* **Spatial question items**:

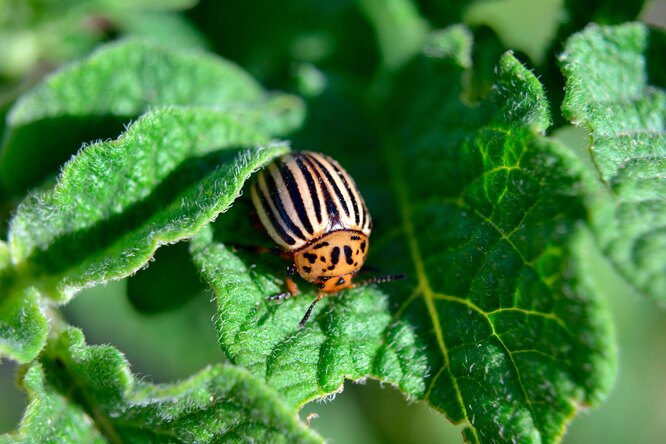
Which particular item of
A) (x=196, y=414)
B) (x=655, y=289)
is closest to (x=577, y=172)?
(x=655, y=289)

* **Given task**: Pull every line of text from the items above, verbatim and in order, and omit the pictures.

* **Result for this exercise**:
Which particular item of
A) (x=196, y=414)
B) (x=655, y=289)
is closest to (x=577, y=172)?
(x=655, y=289)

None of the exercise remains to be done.